Lompat ke konten Lompat ke sidebar Lompat ke footer

Ahok di Wajah Jakarta yang di Ujung Tanduk

Wajah Indonesia yang semakin semerawut, begitu jelek, yang tak hanya bisa dilihat dari rakyatnya sendiri, namun penduduk dunia. Semerawut di sini penulis maksudkan bukan karena rakyatnya yang tidak tertata dengan baik, mulai dari etika, sampai suatu warga yang harus dirapikan dengan paksa oleh alat berat.
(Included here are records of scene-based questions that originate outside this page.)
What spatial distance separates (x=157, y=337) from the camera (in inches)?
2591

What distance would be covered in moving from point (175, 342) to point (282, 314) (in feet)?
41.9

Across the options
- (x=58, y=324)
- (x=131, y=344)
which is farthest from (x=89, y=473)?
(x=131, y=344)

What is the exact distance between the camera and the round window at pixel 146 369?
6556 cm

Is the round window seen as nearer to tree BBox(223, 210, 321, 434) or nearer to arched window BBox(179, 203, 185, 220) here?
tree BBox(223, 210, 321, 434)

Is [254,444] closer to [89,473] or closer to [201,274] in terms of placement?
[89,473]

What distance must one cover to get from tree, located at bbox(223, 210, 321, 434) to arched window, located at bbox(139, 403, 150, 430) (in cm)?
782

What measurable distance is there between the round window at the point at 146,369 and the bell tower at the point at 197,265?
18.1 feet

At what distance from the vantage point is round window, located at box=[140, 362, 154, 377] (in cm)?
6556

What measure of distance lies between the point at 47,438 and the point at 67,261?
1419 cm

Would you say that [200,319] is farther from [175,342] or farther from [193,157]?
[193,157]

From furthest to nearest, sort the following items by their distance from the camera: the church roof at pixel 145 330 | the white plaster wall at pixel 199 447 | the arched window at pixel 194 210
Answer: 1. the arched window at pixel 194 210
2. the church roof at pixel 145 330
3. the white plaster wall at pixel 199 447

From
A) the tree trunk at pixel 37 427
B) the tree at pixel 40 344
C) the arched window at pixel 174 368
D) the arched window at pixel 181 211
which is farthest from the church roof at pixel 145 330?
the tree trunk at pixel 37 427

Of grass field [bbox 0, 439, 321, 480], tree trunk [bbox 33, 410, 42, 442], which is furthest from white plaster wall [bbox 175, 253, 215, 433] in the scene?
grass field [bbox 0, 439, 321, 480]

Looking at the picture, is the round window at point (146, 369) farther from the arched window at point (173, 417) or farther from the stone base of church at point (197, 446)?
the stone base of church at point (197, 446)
Ibu Kota Jakarta adalah wajah utama negara ini, terkadang kota yang dibanggakan tersebut menjadi tolak ukur sebuah pencapaian kesuksesan seorang pemimpin. Dengan alat kekuasaanya pula pemimpin tersebut bernafsu sekali ingin mengubah wajah kota dengan cara pemaksaan dan tidak berkeprimanusiaan.

Siapa saja tentu ingi hidup lebih baik, siapa saja tentu ingin tinggal di rumah yang layak huni. Namun pertanyaannya adalah apakah pemerintah bersedia memberikan fasilitas apa yang diinginkan oleh warga yang jadi korban penggusuran?

Gubernur Petahana Jakarta Basuki Thajaja Purnama alias Ahok | Foto Flickr

Dengan entengnya pemimpin bilang: “Sudah ada rumah susun, pindah saja di sana!”
Penulis katakan rumah susun cukup baik, dan itu jika bisa menampung semua warga yang jadi korban penggusuran. Lalu apakah di rumah susun yang baru itu gratis? Tentu saja tidak! Ada biaya yang harus dibayar setiap bulannya. Dan memang, apa sih yang tidak bayar di negeri ini, semua dibayar. Semua masuk ke kantong pemerintah.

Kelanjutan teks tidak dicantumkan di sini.